Wraps, slings, and other baby carriers can be a lifesaver when traveling with a baby. When handling baggage and tickets and dealing with older children, it really helps to have free hands, since your child is nestled snug against you in a baby carrier. But did you know that you might be asked to remove your baby from the carrier once you’re on the plane?

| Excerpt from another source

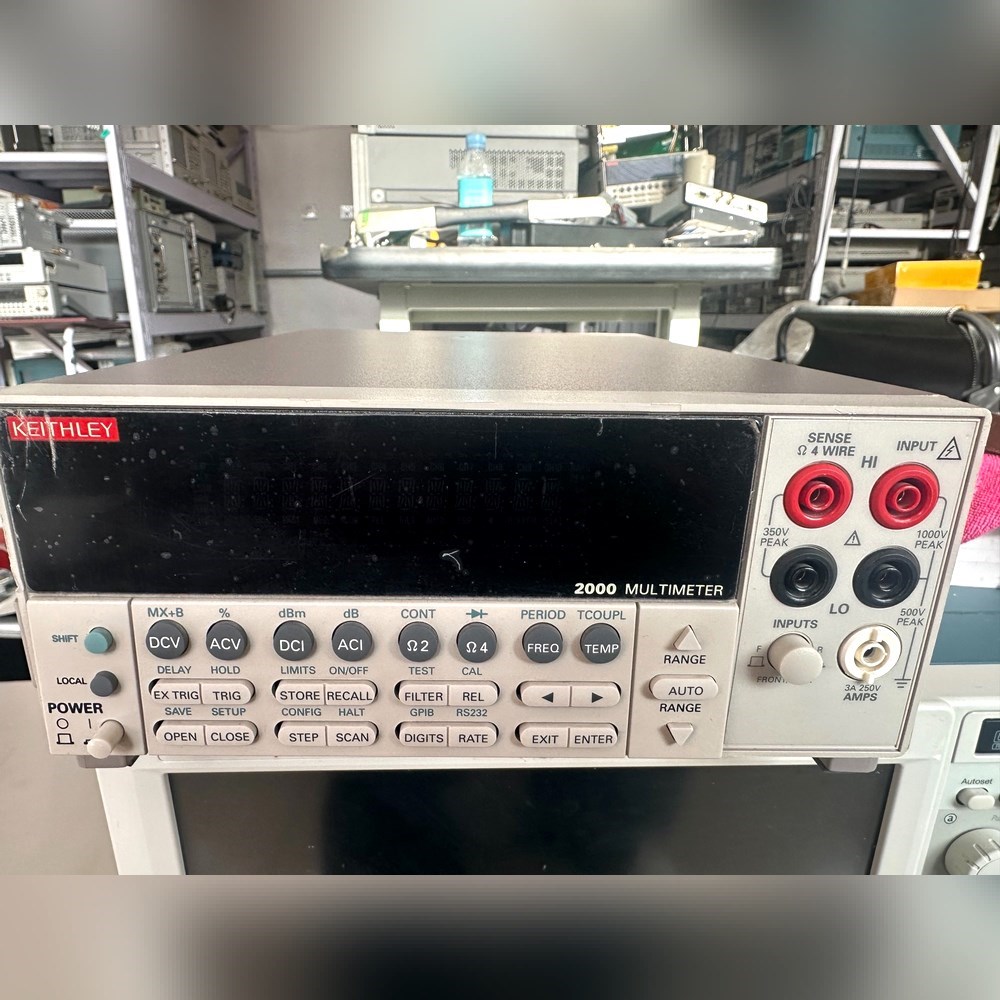 keithley 吉时利2000数字万用表实拍图成色功能 议价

That’s exactly what happened to Nicki G. when she took a Frontier Airlines flight from Denver to Memphis. She reportedly removed her five-month-old son from her Ergo as the flight attendant requested, but she and the flight attendant exchanged words. Ms. G. reportedly told the flight attendant that she wasn’t asked to remove her son from the carrier on a previous connecting flight. The confrontation escalated until Ms. G. said, “Of course I am going to comply, I’m going to do whatever you say because you are the queen of this airplane.” The flight attendant responded by removing Ms. G. and her son from the flight.
The airline has released a statement that says they require all passengers to comply with FAA safety regulations and crew member instructions. If you had a sleeping baby in a baby carrier, would you want to comply with a flight attendant’s request to remove your baby for takeoff and landing?

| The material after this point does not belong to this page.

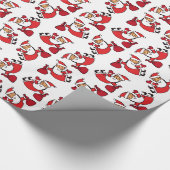 Happy Tumbling Santa Pattern Geschenkpapier (Ecke)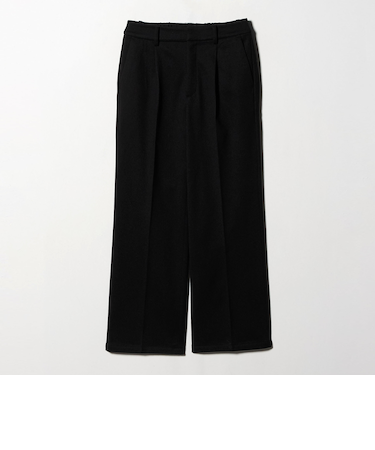 ツイードライクジャージー ワイドパンツ ‐ウォッシャブル‐<A DAY IN THE LIFE>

If you’re traveling without buying a separate seat for your baby (known as flying with a “lap baby”), it might seem safer to keep them in a baby carrier, rather than loose on your lap. However, it’s important to factor in the high speeds and g-forces. During takeoff and landing, and especially during an incident, having your child strapped to your body in a baby carrier can actually hurt them. Your adult-sized body can end up smashing into your baby’s body. When worn in a carrier properly, you should be able to kiss the top of the baby’s head. During the force of turbulence or an incident, your head could be thrown forward, causing your chin to hit the baby’s head forcefully.

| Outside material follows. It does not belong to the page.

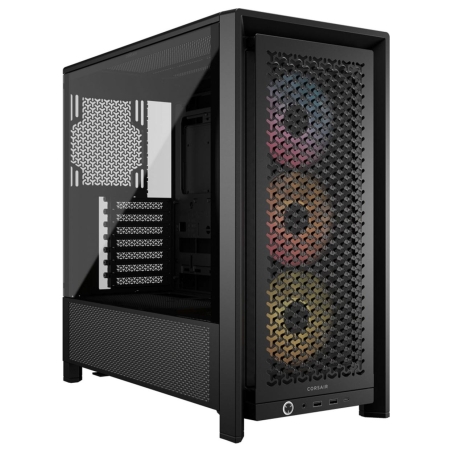 Corsair PC Case | Frame 4000D RS ARGB Modular | Black | Mid-Tower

There’s another thing to consider — would your baby carrier even hold up to that kind of force? Odds are the carrier would rip off of you. That’s no safer than just holding a baby in your lap. One study tested a Baby Bjorn carrier loaded with a forward-facing 20-pound crash test dummy. In a simulated crash at just 21 miles per hour, the carrier ripped apart. Under the g-forces of the crash, the 20-pound baby became 180 pounds, far more than the carrier could hold. Keep in mind that the forces involved in a 21-mile-per-hour car crash are significantly less than those involved if something goes wrong when a plane is taking off or landing, if there’s bad turbulence, or if there’s some other kind of incident during the flight.
The FAA requires babies to be removed from carriers during takeoff and landing. (Technically, the baby can stay in a baby carrier, but the carrier must not be attached to the parent’s body.) The FAA and flight attendants want you and your baby to be safe. Even though babies are allowed to fly on a parent’s lap, the only way for a baby to truly be safe on a flight is strapped into an FAA-approved car seat that is secured to an airplane seat.